LWN.net Logo

Advertisement

GStreamer, Embedded Linux, Android, VoD, Smooth Streaming, DRM, RTSP, HEVC, PulseAudio, OpenGL. Register now to attend.

Advertise here

OLPC's software update problem

From the outside, much of the work going on at the One Laptop Per Child project appears to be oriented toward hardware. Successive test versions of the now well-known little green computer have been produced, each with more powerful components and (presumably) fewer glitches than those which came before. Work on getting suspend/resume functioning properly - critical for the laptop to meet its power use goals - is heading toward the final stages. It looks like a nice machine.

The software side of the OLPC project is just as interesting as the hardware. The project has been occasionally criticized, though, for concentrating on hardware and being slow to get its software together. Much of this criticism is not really warranted; work on the Sugar environment has been underway for quite some time, and there are a number of interesting applications coming together for this platform. In an area or two, however, it does seem like problems are being addressed a little later than might have been optimal.

One of those areas, as evidenced by a series of discussions on the project's mailing list, is the issue of software updates. The OLPC project plans to deploy millions of laptops into environments where skilled system administrators are scarce. It seems certain that, sooner or later, there will be a need to update the software installed on those systems - perhaps urgently. It is reasonable to expect that the children using these laptops might just not be entirely diligent in checking for and installing updates. So something with a relatively high degree of automation will be required.

There are some additional complications which must be taken into account. The OLPC project has decided to dispense with Linux-style package managers in favor of a whole-image approach. OLPC has the resources to fund some fairly strong servers and network bandwidth, but putting together the resources which can handle pushing an update to millions of laptops at the same time might still be a challenge. In fact, simply coping with update-availability queries from that many laptops would require significant resources. So how will OLPC handle software updates? It turns out that they still don't really know.

Discussions started when Alexander Larsson showed up on the list with an announcement that he was working on the software update task. His proposal was an interesting combination of tools. In this scheme, a system image looks a lot like a git repository; it contains a "manifest" which (like a git index) has a list of files associated with SHA1 hashes of their contents. Updating a system involves getting a new manifest, seeing which files have changed, grabbing their contents, and dropping them in place. The actual safe updating of the system image is done by way of the Bitfrost security model which was announced last February.

Supplied information:
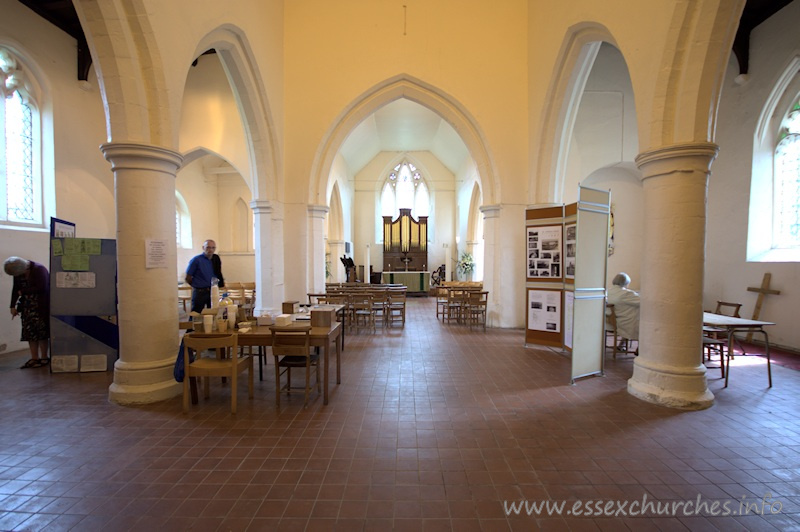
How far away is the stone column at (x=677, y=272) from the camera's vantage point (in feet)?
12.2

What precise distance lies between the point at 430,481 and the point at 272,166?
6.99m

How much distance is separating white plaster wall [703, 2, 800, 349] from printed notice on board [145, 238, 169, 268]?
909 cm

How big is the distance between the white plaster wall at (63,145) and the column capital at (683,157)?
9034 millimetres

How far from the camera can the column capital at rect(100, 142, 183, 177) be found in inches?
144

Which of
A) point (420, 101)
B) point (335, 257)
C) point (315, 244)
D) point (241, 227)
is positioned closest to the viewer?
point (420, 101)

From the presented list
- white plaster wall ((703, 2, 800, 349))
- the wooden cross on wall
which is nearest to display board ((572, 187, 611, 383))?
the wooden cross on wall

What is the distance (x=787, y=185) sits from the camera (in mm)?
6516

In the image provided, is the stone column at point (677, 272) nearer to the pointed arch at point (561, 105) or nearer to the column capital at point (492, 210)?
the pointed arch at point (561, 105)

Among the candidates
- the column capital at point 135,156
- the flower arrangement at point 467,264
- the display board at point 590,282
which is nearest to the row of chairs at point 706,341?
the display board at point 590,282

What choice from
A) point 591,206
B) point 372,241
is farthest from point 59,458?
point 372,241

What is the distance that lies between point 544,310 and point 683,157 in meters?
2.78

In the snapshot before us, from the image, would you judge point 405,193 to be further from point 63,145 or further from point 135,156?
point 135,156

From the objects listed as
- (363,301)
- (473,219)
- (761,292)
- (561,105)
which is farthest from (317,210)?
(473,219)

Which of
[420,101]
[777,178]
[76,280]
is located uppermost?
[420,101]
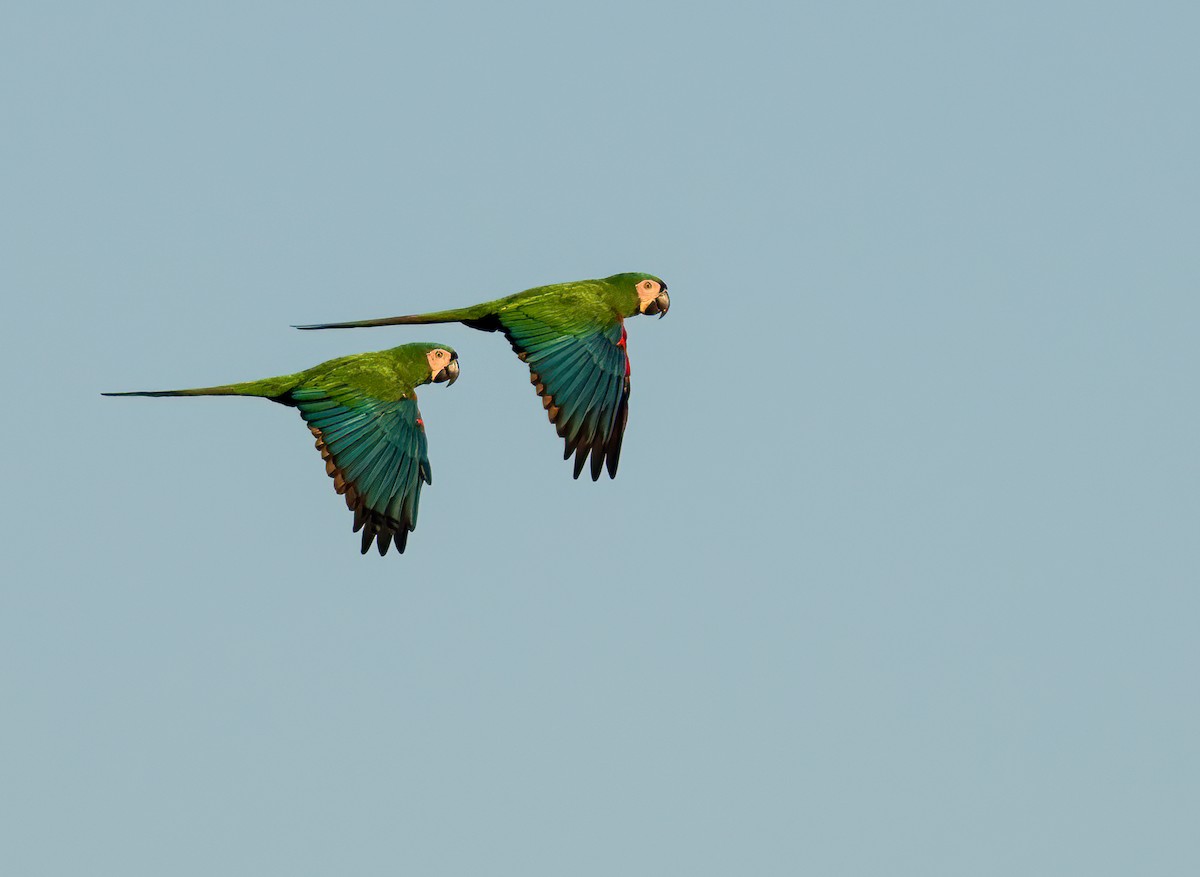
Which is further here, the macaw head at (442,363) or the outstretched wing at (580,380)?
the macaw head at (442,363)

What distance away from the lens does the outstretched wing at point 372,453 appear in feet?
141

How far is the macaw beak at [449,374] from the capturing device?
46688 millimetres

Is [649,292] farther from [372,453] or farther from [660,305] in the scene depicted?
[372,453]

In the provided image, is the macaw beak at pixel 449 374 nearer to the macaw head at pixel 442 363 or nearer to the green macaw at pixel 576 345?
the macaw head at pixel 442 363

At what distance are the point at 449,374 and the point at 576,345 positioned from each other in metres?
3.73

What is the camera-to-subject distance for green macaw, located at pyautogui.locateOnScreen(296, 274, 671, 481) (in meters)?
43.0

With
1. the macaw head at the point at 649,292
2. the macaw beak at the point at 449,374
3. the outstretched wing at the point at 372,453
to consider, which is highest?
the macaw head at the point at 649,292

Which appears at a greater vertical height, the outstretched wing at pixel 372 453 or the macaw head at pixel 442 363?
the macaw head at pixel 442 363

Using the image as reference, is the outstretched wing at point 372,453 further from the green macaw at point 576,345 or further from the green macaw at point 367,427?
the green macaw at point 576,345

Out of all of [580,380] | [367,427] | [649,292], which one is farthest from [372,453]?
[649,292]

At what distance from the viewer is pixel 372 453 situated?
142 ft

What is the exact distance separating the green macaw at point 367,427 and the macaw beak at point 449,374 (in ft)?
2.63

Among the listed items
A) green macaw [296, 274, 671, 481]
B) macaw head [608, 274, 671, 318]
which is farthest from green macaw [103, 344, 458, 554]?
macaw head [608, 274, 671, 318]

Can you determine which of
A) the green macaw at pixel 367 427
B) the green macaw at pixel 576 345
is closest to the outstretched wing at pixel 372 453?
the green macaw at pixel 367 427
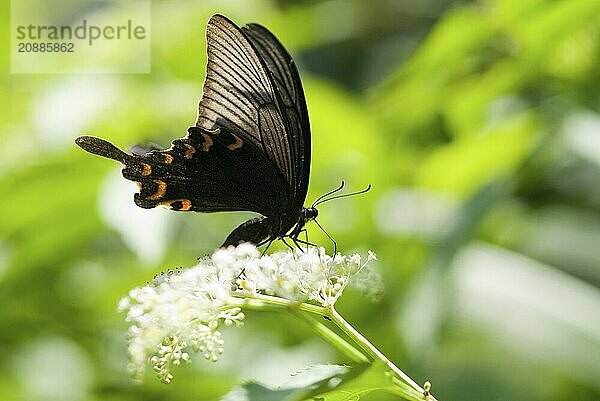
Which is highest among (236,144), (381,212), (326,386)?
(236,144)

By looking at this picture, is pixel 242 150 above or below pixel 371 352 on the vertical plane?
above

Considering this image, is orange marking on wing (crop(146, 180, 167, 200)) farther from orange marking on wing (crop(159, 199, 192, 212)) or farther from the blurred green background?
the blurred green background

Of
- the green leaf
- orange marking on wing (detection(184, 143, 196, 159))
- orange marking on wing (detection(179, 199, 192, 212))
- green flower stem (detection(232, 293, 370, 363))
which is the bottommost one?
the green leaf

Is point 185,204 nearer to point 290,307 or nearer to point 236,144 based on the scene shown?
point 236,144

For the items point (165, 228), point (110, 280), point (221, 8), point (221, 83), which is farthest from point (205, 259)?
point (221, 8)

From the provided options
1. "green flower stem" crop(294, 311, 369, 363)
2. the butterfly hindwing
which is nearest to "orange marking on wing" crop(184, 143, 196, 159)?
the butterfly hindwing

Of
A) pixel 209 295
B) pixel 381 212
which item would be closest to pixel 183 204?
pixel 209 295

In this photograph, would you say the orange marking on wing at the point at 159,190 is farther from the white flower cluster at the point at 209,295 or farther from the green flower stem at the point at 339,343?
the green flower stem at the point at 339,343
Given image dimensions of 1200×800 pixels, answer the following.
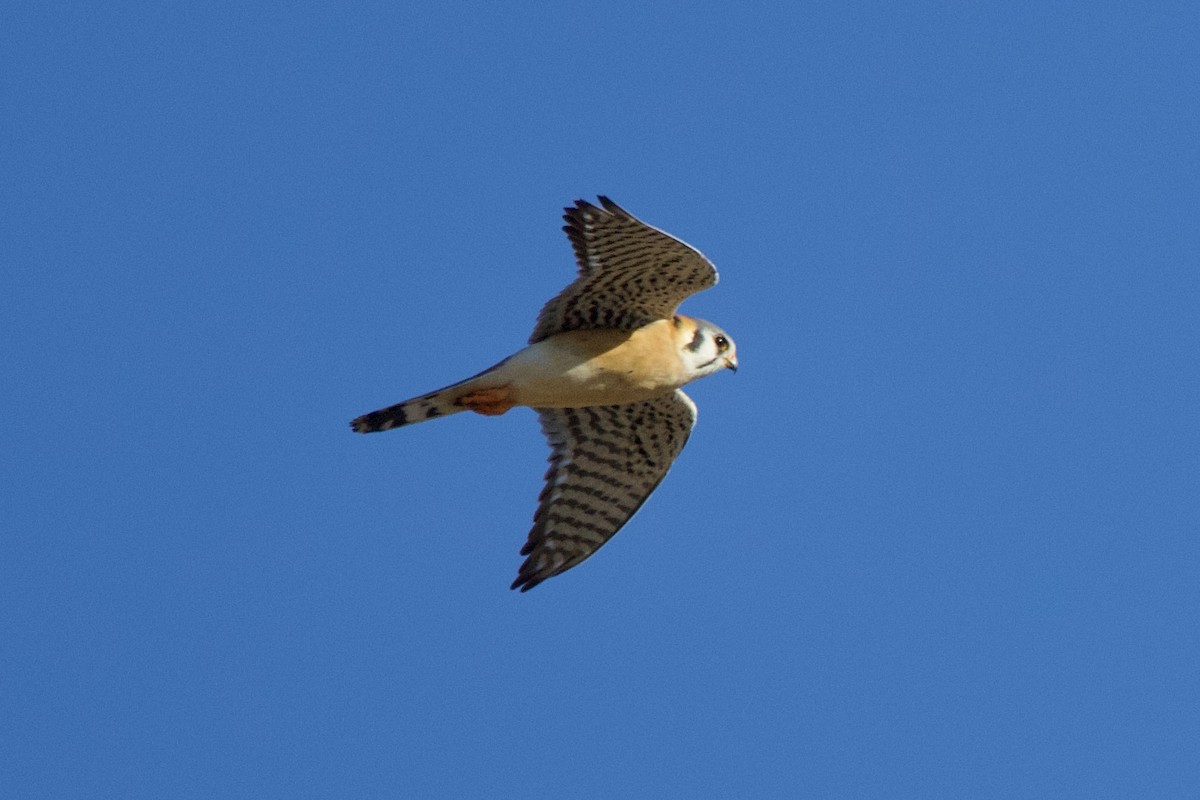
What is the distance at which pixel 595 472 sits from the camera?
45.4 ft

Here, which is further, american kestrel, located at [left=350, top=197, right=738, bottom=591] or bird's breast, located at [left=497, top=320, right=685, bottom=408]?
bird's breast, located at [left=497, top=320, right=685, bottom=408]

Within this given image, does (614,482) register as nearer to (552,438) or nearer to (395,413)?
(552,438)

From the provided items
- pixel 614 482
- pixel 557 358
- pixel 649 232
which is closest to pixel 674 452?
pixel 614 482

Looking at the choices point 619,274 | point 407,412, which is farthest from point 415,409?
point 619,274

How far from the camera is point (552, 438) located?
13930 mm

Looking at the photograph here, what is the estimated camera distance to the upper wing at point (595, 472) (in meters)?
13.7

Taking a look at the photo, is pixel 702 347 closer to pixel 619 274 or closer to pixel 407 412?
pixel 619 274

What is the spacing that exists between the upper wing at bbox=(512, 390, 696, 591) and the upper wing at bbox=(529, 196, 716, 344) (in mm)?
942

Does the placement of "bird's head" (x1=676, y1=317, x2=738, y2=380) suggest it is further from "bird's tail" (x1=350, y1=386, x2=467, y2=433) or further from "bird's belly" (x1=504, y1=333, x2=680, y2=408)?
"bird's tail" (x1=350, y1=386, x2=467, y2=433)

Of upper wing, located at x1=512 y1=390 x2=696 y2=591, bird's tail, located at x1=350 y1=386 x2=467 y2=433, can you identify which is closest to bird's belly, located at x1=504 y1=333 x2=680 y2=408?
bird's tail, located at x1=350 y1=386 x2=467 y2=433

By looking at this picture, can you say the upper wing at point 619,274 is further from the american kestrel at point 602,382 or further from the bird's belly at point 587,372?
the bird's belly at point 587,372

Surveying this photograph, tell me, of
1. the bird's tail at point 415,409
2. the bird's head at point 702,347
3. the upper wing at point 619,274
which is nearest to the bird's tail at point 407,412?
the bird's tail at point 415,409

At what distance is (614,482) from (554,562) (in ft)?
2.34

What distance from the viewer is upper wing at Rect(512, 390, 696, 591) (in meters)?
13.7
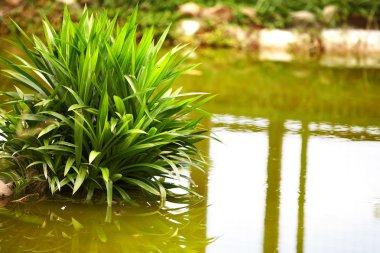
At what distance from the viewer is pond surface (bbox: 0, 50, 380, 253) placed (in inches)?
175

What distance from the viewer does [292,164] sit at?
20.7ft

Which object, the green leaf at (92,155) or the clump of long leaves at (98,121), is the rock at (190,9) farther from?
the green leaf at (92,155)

Exercise requirements:
• a. Rewrite everything from "Advertise here" down to "a nice machine." in the OLPC article, changing "little green computer" to "small green laptop".
• b. Summarize the OLPC article in two sentences.
Work only from the OLPC article; the listing plays no part.

Results of the tasks:
• a.
Advertise here

OLPC's software update problem

From the outside, much of the work going on at the One Laptop Per Child project appears to be oriented toward hardware. Successive test versions of the now well-known small green laptop have been produced, each with more powerful components and (presumably) fewer glitches than those which came before. Work on getting suspend/resume functioning properly - critical for the laptop to meet its power use goals - is heading toward the final stages. It looks like a nice machine.

• b. The One Laptop Per Child project needs a largely automated way to update software on millions of laptops in places with few skilled administrators, which is complicated by its whole-image approach and the server resources that such scale would demand. Alexander Larsson proposed a scheme in which a system image works like a git repository, with a manifest of files and SHA1 hashes, so that updates fetch only changed files and rely on the Bitfrost security model to apply them safely.